González plays an Olivia Pope type named Rachel Wild, a high-end debt collector and the smartest person in any room. This description strains credulity a tad because the actress cannot believably say a word of the overwritten legalese and finance fine print she’s given.

She’s like if I commentated on a hockey game. He’s hit the puck!

Rachel’s latest gig is retrieving $1 billion that was loaned to Salazar, a generic sleazebag vaguely played by Carlos Bardem, by a New York firm run by stuffy Bobby (a wasted Rosamund Pike). They want payment.

Sid (Cavill) and Bronco (Gyllenhaal) set up shop on Salazar’s island. Black Bear Pictures

So Rachel’s muscles, Sid (Cavill) and Bronco (Gyllenhaal), set up camp on Salazar’s not-quite-private island for a month to plan an elaborate mission of violence and vehicles to get the dirty job done.

The title, which sounds like a brooding Icelandic mystery novel, is in reference to Rachel’s fuzzy mix of legal and very illegal business tactics. Yet it comes to describe most of what we experience.

Sid and Bronco’s names, for instance, would imply they’re an animated duo. Not really. Nor are they particularly imposing.

In the same way the boss’ ramblings about shell companies and frozen assets sound unconvincing, so too does Bronco’s threat that Salazar’s lawyer will have to wipe what’s left of his bodyguard “off the wall” if he fights him. Sure, Jake. 

OK, I still wouldn’t pick a fight with Superman.

The trio is looking to get repayment on a $1 billion loan. Black Bear Pictures

Ritchie has the team explain their multi-phase scheme in windy narrations with montages — think “Oceans 11” — only they tend to turn a simple story much into something more convoluted than it needs to be. Ritchie loves to crowd the screen with charts and lists like he’s directing “A Beautiful Mind.” 

And the group’s ideas are not all that creative anyway. Hiding a getaway car in a cave, installing a zipline over a gorge, putting spikes on the road to blow out tires, duh.
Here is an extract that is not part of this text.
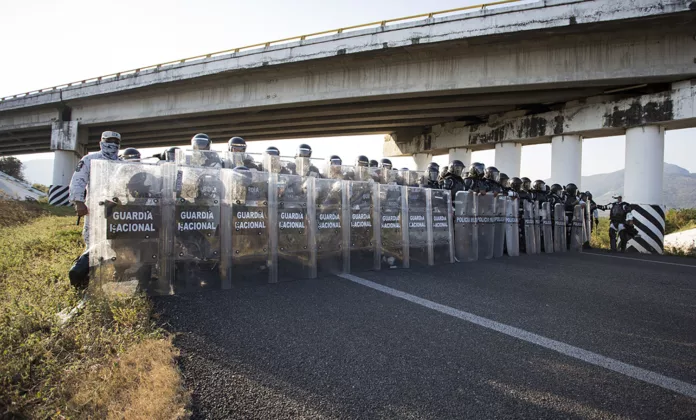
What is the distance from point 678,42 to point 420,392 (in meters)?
15.8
When the final battle commences, pitting Rachel’s six men against Salazar’s 70-strong force, the combat is mostly sniper fire with vast distance between the shooters. Not many punches are thrown, and the motorcycle and helicopter chases across the island are pedestrian.

Guy Ritchie keeps repeating his old movies to diminishing returns. Black Bear Pictures

Missing throughout is the humor. In his career, Ritchie has gone full badass mode, a la “Wrath of Man,” and has leaned heavy on comedy, as in “The Gentleman.” “In The Grey” is, well, in the gray. The leads have some so-so jokes they don’t do much with, and their characters are bland. You long for Hugh Grant to burst in and impart some personality.

No such luck. The closest we come to some quirk is Cavill briefly pretending to be drunk while wearing a sombrero. !Ay caramba!